> IL TUO COMPITO:
Per favore, riscrivi il passo del testo sulla partita tra Argentina e Perù compreso tra "I dubbi circa" e "sospetti dei più.", estremi inclusi, sostituendo "peruviani" con "calciatori del Perù".

> TESTO DELLA PAGINA:
__________________________________________________

La sfida, nuovamente disputata all’Estadio Gigante de Arroyito, terminò 6-0 in favore dei padroni di casa e consentì all’Albiceleste di approdare in finale, la seconda nella sua storia. Fu da molti ricordata come Marmelada Peruana. Tuttora, quando si fa riferimento a quell’incontro, una delle parole più in voga sulle testate sudamericane è arreglo, ovvero combine.
I dubbi circa la regolarità dell’incontro si palesarono soprattutto a causa dell’atteggiamento troppo remissivo dei peruviani nel secondo tempo, dopo che i primi quarantacinque minuti di gioco si erano conclusi sul 2-0, un punteggio giusto nella sostanza ma che aveva comunque visto il Perù, nonostante fosse già matematicamente eliminato dalla competizione, creare alcune importanti occasioni e cogliere un palo. Alcune prestazioni individuali dei peruviani erano risultate decisamente negative e più in là nel tempo sarebbero emerse alcune dichiarazioni che avrebbero alimentato i sospetti dei più.
José Velásquez, centrocampista peruviano in campo quel giorno, avrebbe dichiarato che sei suoi compagni sarebbero stati coinvolti nella combine, ma decise di fare solo quattro nomi: Ramón Quiroga, il portiere, un argentino naturalizzato peruviano, Rodulfo Manzo, calciatore che proprio nei giorni precedenti ai Mondiali era passato al Velez Sarsfield, club per il quale militò soltanto per una stagione disputando una manciata di partite prima di partire alla volta dell’Ecuador, Juan Muñante e Raúl Gorriti, subentrato ad inizio secondo tempo proprio al posto di Velásquez. Manzo, inoltre, l’imputato numero uno di quella debacle, in un’intervista si sarebbe difeso dalle accuse sottolineando come l’Argentina fosse nettamente superiore al Perù e come giocando in casa con la possibilità di andare in finale avesse maggiori motivazioni. Ed aggiunse che a fine primo tempo non successe nulla nello spogliatoio degli ospiti. Confermò, però, così come aveva raccontato il capitano Chumpitaz, che prima dell’inizio dell’incontro Videla era andato a salutare i calciatori peruviani augurandogli buona fortuna e menzionando la fratellanza sudamericana che regnava nelle relazioni tra i due paesi. “Non mi parve in nessun modo una minaccia”, avrebbe detto Chumpitaz.



Ma perché Velásquez fece quattro nomi e non sei? Sostenne di non voler menzionare gli altri due calciatori in quanto questi godevano di una nomea internazionale, e quindi di non volergli rovinare la carriera. Juan Carlos Oblitas, compagno di Velasquez, avrebbero detto di aver avuto più di un sospetto, pur sostenendo che avrebbe messo la mano sul fuoco sull’innocenza di Quiroga che, a suo dire, non aveva responsabilità su nessuno dei gol presi. Invitato una ventina d’anni dopo ad un programma televisivo argentino, avrebbe rincarato la dose scatenando la reazione di Mario Kempes, anch’egli presente in studio, il quale gli chiese di portare delle prove di quanto stesse affermando. Altri giocatori sembrarono sempre voler gettar acqua sul fuoco, asserendo che la sconfitta era stata meramente dettata da ragioni di campo.

__________________________________________________

> DATI FORNITI:
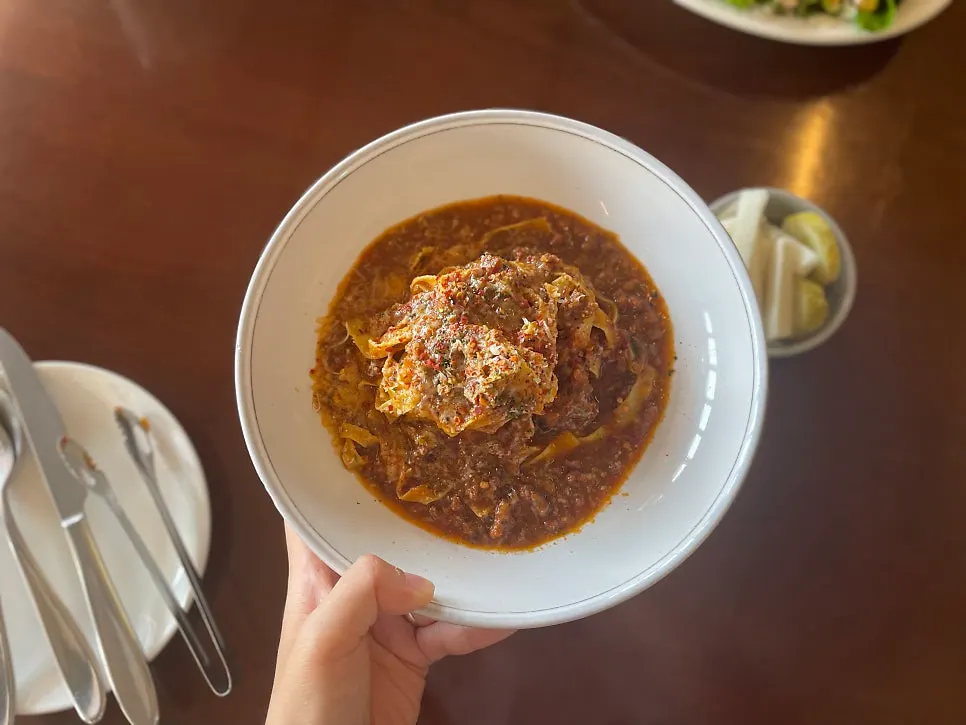 Fresh ragu pasta topped with ragu sauce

__________________________________________________

> ESITO DEL COMPITO:
I dubbi circa la regolarità dell’incontro si palesarono soprattutto a causa dell’atteggiamento troppo remissivo dei calciatori del Perù nel secondo tempo, dopo che i primi quarantacinque minuti di gioco si erano conclusi sul 2-0, un punteggio giusto nella sostanza ma che aveva comunque visto il Perù, nonostante fosse già matematicamente eliminato dalla competizione, creare alcune importanti occasioni e cogliere un palo. Alcune prestazioni individuali dei calciatori del Perù erano risultate decisamente negative e più in là nel tempo sarebbero emerse alcune dichiarazioni che avrebbero alimentato i sospetti dei più.